• WRITTEN PROBLEM 1: From the joke thread, copy the passage word for word, starting at "# wee gag for" and ending at "for a breakdown'.".

• EXTRACT:

-- Begin --

# wee gag for ye'se



## seamusog (May 10, 2005)

drove past an AA van this morning, the driver was sitting behind the wheel sobbing uncontrollably, first thing I thought was 'that guy is heading for a breakdown'.
seamus.


----------



## JohnGun (May 15, 2009)

very good seamus :lol:


----------



## seamusog (May 10, 2005)

JohnGun said:


> very good seamus :lol:


Thanks John. I'm here all week, I'm available for wedding funerals masonic doo's and Bar Mitzvah's. Tell all yer friends.
seamus.

The wife and I had not been getting on so I thought it would be a good idea to buy a water bed to see if we could spice up our sex life. That did not work either, we just sort of drifted apart. 
seamus, grabbing his coat as he scurries out the door.

thanks Alan.


----------



## DTPCHEMICALS (Jul 24, 2006)

Seamus,

for gods sake have a drink prior to posting,.
you are much funnier then.


Dave p


----------



## seamusog (May 10, 2005)

DTPCHEMICALS said:


> Seamus,
> 
> for gods sake have a drink prior to posting,.
> you are much funnier then.
> ...


Ah've got feelings ye know pal, an you've just bruised them  
seamus.
Ps, if it was the masonic 'craic that offended ye dave, I'm sorry


----------



## DTPCHEMICALS (Jul 24, 2006)

:lol: :lol: :lol: :lol: 
Seamus my old mucker.
No one and nothing offends me not even female nudity :lol: :lol: 

Dave p


----------

-- End --

Raw records

-- Begin --

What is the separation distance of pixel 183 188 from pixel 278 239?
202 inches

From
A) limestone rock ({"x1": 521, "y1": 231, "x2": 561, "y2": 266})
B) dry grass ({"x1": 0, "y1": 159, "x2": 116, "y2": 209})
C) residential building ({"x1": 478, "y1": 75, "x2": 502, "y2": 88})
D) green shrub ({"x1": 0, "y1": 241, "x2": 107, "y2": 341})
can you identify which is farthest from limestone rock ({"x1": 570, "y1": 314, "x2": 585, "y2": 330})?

-- End --

• WRITTEN PROBLEM 2: Quote every line of the records above verbatim, from the first record to the last.

• WRITTEN SOLUTION 1:
# wee gag for ye'se



## seamusog (May 10, 2005)

drove past an AA van this morning, the driver was sitting behind the wheel sobbing uncontrollably, first thing I thought was 'that guy is heading for a breakdown'.

• WRITTEN SOLUTION 2:
What is the separation distance of pixel 183 188 from pixel 278 239?
202 inches

From
A) limestone rock ({"x1": 521, "y1": 231, "x2": 561, "y2": 266})
B) dry grass ({"x1": 0, "y1": 159, "x2": 116, "y2": 209})
C) residential building ({"x1": 478, "y1": 75, "x2": 502, "y2": 88})
D) green shrub ({"x1": 0, "y1": 241, "x2": 107, "y2": 341})
can you identify which is farthest from limestone rock ({"x1": 570, "y1": 314, "x2": 585, "y2": 330})?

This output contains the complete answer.